Antalyaspor 0-3 Galatasaray (Mauro x2, Victor Osi)
Üst üste en çok deplasman galibiyeti olan takımın taraftarlarına selamlar. Diğerleri çıkabilir ya da kalıp acılarını artırabilirler. Zira bu devirde Galatasaraylı değilsen epey kötü geçiyordur futbol işleri... Dün Antalya deplasmanındaydık da laf rekordan açıldı pardon. Şiir gibi top oynadı takım. Evlat kontenjanından maçın adamı olarak Yunus'u seçtim. Fanatik gözlerim körleşmiş olabilir. Zira kişisel blog olduğundan Kanuni gibi "ben öyle uygun gördüm" demeyi bir borç bilirim. Maçın kilidini açan golün pasını verdi. Şimdi asistin asisti gibi uydurma bir istatistik kastım gibi görünüyor, ama sol açık olarak da, kendi mevkisinin dışında da, gayet güzel performans çizdiği için takdir ediyorum aslında. Razıyım. İkinci sıraya da taze 7 numaramız Roland'ı yazarım. Maça dönüyorum, genelini zaten Antalya'nın yarı alanında oynadık. İlk yarıdan üçü bulup maçı rölantiye almak varken Mauro'nun golüyle 1-0 önde kapadık. İkinci yarıda Mauro yeniden golü bulmakta zorlanmadı. Victor'un bir golü ofsayt goygoyuna sayılmadı falan ama uzatmalarda attığı gol....... İzlemediyseniz yahut doyamadıysanız amme hizmetimiz için tıklayın. Sezonun en jeneriklik gollerinden birisi olabilir. Yakışır. Yüz milyonluk adam neticede. Nazar olmasın bu konuyu kapatalım. Sezon sonunda bu çocuğu nasıl alabilirizin derdine düştük bile. En yakın rakibe 7 puan farkla Antalyaspor maçını uğurluyoruz. Milli ara dönüşü üç puan, üç gol, biri röveşata... Öper başıma koyarım. Ki koyuyorum, şapşal bir sırıtış var suratımda an itibariyle. Hedef 25, yürüyedurun!

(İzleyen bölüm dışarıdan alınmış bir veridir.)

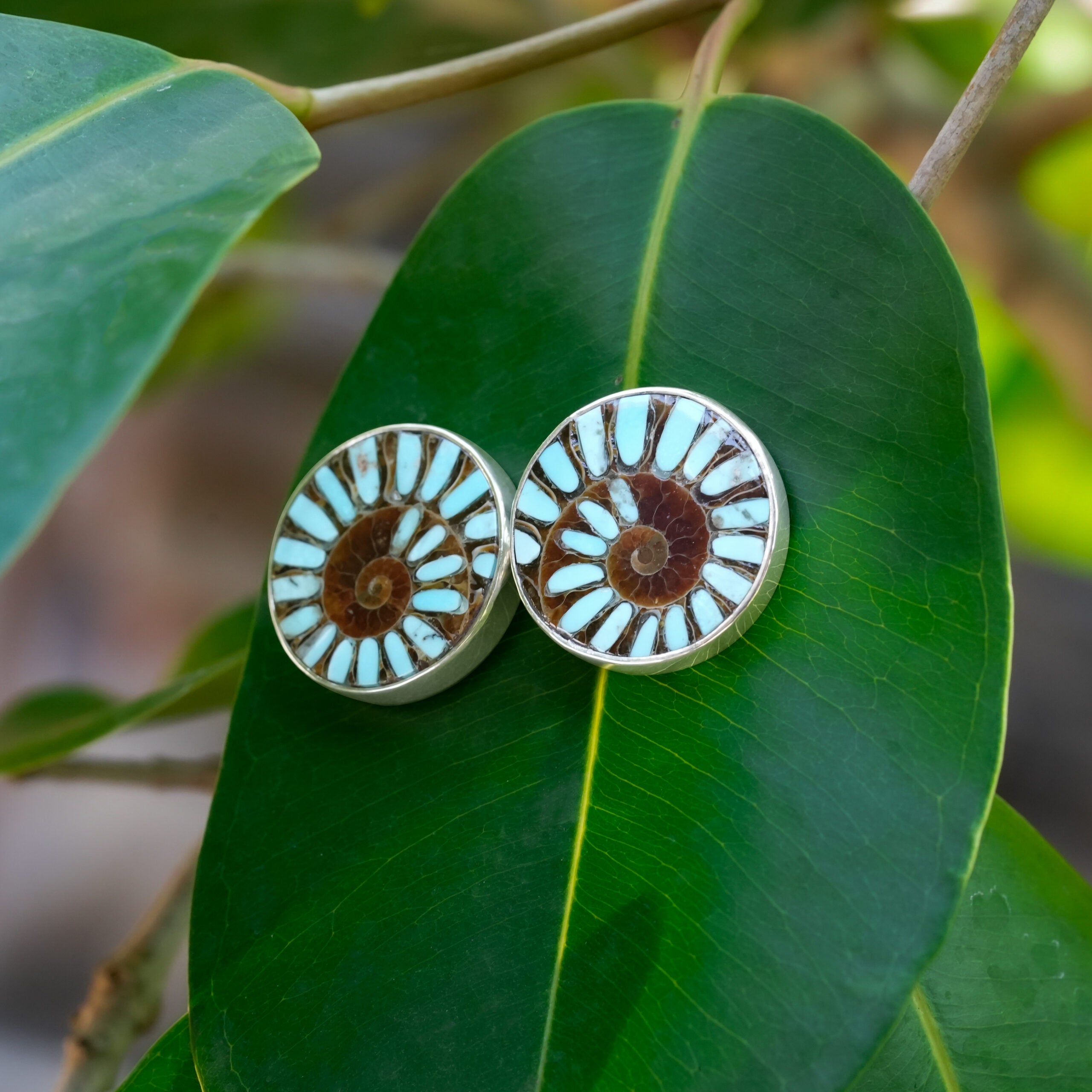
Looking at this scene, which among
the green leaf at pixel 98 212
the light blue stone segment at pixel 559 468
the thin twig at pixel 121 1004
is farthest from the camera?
the thin twig at pixel 121 1004

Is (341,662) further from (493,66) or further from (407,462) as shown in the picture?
(493,66)

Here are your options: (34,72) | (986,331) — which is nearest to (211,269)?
(34,72)

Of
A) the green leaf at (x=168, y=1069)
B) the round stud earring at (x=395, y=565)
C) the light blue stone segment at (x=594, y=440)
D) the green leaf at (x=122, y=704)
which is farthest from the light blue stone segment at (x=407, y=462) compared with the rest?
the green leaf at (x=168, y=1069)

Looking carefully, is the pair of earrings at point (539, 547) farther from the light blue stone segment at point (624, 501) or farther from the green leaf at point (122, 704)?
the green leaf at point (122, 704)

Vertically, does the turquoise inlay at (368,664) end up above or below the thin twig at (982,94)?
below

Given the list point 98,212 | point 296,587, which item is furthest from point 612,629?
point 98,212

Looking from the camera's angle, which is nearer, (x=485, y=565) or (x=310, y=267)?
(x=485, y=565)

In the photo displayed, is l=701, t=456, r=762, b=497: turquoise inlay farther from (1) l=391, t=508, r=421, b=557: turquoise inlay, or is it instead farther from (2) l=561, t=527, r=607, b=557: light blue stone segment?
(1) l=391, t=508, r=421, b=557: turquoise inlay

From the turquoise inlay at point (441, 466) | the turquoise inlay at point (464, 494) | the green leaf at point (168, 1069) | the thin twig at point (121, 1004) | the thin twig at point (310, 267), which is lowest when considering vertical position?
the green leaf at point (168, 1069)
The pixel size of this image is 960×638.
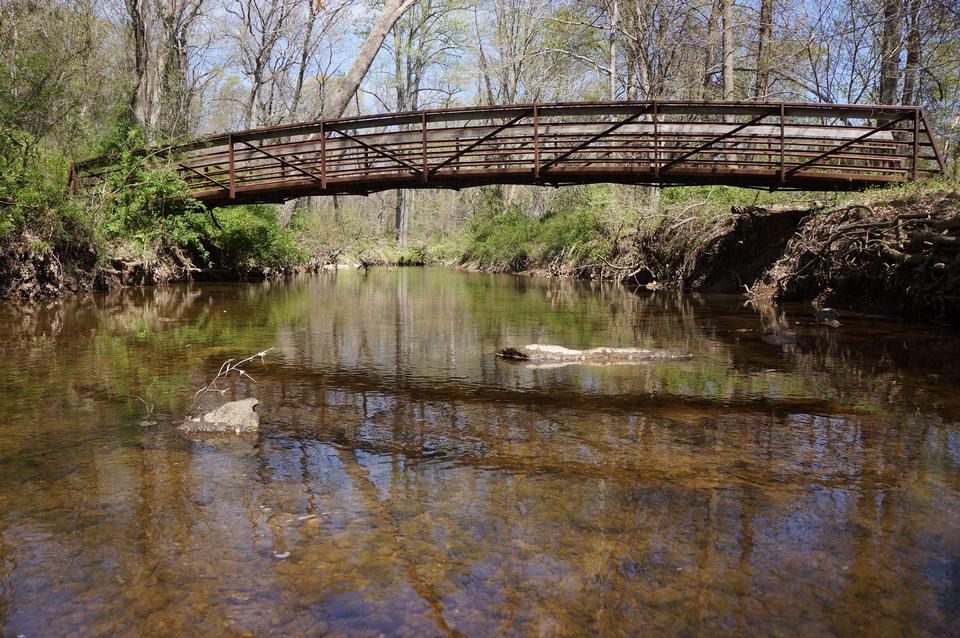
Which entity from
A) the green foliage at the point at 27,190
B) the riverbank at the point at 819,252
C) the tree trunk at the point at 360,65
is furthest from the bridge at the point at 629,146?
the tree trunk at the point at 360,65

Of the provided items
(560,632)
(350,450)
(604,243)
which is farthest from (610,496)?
(604,243)

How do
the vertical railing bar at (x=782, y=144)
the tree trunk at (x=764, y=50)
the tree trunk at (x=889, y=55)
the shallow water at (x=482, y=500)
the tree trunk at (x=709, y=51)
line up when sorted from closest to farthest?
1. the shallow water at (x=482, y=500)
2. the vertical railing bar at (x=782, y=144)
3. the tree trunk at (x=889, y=55)
4. the tree trunk at (x=764, y=50)
5. the tree trunk at (x=709, y=51)

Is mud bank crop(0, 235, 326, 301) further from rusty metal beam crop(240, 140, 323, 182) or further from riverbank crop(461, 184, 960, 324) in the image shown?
riverbank crop(461, 184, 960, 324)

#GünlerdenGalatasaray - Alanyaspor

Galatasaray 1-0 Alanyaspor (Yunus)
Maçı yine ha verdik, ha vereceğiz diye izledim, yalan yok. Hatta vermememize şaşırıyor ve tek sebebini de Serdar Dursun'a bağlıyorum. Kendisi yaşayan en büyük Galatasaraylı olduğu için her sezon oynadığı takımda kale önünde karşı karşıya bir pozisyonu hiç edip galip gelmemizi sağlıyor sağ olsun. Zemin kötü, oynanan futbol ışıldamıyor pek, bireysel itelemelerle bir şeyler oluyor. Ama ite kaka Galatasaray milli araya lider attı kendini. Takıma okları yöneltmişken biraz detaya ineyim. Mauro'nun geçen sezon sakatken daha iyi olduğunu düşünüyorum. Bu sezon güya kamp yedi, %70'le falan oynamıyor, ama maçlarda hayalet gibi. Takımın oyun tercihi mi yoksa sorun onda mı kestiremiyorum. Dries'i çok seviyorum gerçekten. Ama vücudu artık yapmak istediklerini karşılamıyor maalesef. Ufaktan Yusuf'u sahaya atmak çok makul olacak bence. Hoca doğrusunu bilir, kadroya karışmam ama dışarıdan böyle görünüyor. Nando ile Hocanın üzerinde gereksiz bir gerginlik var son olarak. Tamam takımın hakları savunulsun da yaldır yaldır hakeme saydırmak bize bir şey kazandırmaz, aksine gereksiz kartlar görülmesine neden olunur ki Young Boys maçında gördükleri kırmızı kartların halen acısını çekiyoruz, izliyorsunuz UEFA maçlarında. Bu gerginliğin azaltılması işi de yönetimde aslında ama yönetimle futbol takımının arasında bir bağlayıcı unsur yok Erden'i şutladıklarından beri. Bu da yönetime yazar maalesef. Biraz dertleşme gibi oldu, farkındayım. Özetle Yunus'umun Gabriel'in nefis pasını güzel bir aşırtma vuruşla gole çevirmesiyle 3 puanı cebe attık. 8 maç 7 galibiyet 1 beraberlik. Öper başıma koyarım. Yürüyedurun, hedef 25!